In order to adopt your spouse or partner’s child, the adoption should first and foremost be to the child’s advantage. In addition, the requirement is that you and your spouse or partner should have lived together for a consecutive period of at least 2½ years at the time of application.

In order to adopt your stepchild, you must theoretically be at least 25 years of age. You must also in general, be at least 14 years older than the child you wish to adopt.

You must also have lived with the child for around 3 years before the child reaches the age of 18. This period does not necessarily have to be consecutive. If the child is under 18 years of age, you and your spouse or partner must be living you both at the time of application and granting of adoption rights. This does not apply if the child is over the age of 18. 

In certain cases, it may have significance for the adoption if the child has half-siblings from whom adoption is not sought or who do not meet the criteria for adoption.

If there is joint parental responsibility, both parents must agree to the adoption and give their consent. The parent that you live with or are married to – or have previously been married to or lived with – can give their consent in writing. The parent who is giving up the child for adoption must give their consent at a personal meeting at the Agency for Family Law.

If there is no joint parental responsibility, the parent giving up the child for adoption must give written consent.

A protest only has any significance if there has been contact between parent and child within the past 7-8 years. If one parent lives abroad, he or she will be invited to a meeting at the Danish representation (Embassy or Consulate) in the country in question. This applies irrespective of whether the parent has joint parental responsibility or not.

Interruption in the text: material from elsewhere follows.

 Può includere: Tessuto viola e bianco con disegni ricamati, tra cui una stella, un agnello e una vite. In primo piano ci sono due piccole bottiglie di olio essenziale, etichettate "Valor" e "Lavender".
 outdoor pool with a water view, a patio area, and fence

If the child has reached 7 years of age, he or she will be invited to a meeting at the Agency for Family Law to ascertain the child’s view on the adoption. If the child has reached the age of 12, he or she must also sign consent for adoption.

If the child is under 7 years of age, one of the parents you live with or are married to must give their consent in a personal meeting at the Agency for Family Law.

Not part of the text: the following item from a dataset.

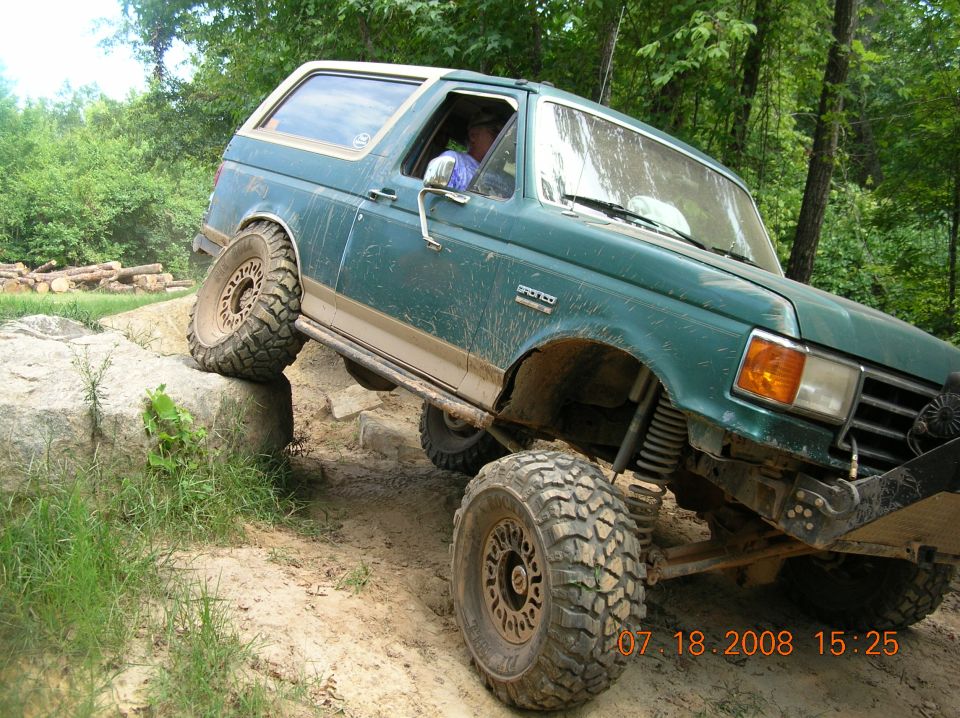 Green SUV with lifted suspension and large tires climbing rocks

If the child you wish to adopt was born in another country, it is best to call the Agency for Family Law for advice before you apply for adoption. We should be able to help you with information and/or the documents you will need for the country where the child was born.

The information we will need from the relevant country would be, for example:

  • birth certificate
  • documentation of paternity
  • documentation of joint parental responsibility, or
  • death certificate of a parent if the person died abroad.

There are various rules for the acceptance of foreign documents in Denmark. For some countries, there are requirements for the legalisation of documents, while for others it may be endorsement of an apostille (a stamped official certificate). In many cases it will also be necessary to have the official documents translated.

If you wish to appeal against the decision your claim should be addressed to the Agency of Family Law. The reason you should address your appeal to us is so that we can look into whether we are able to re-assess the case.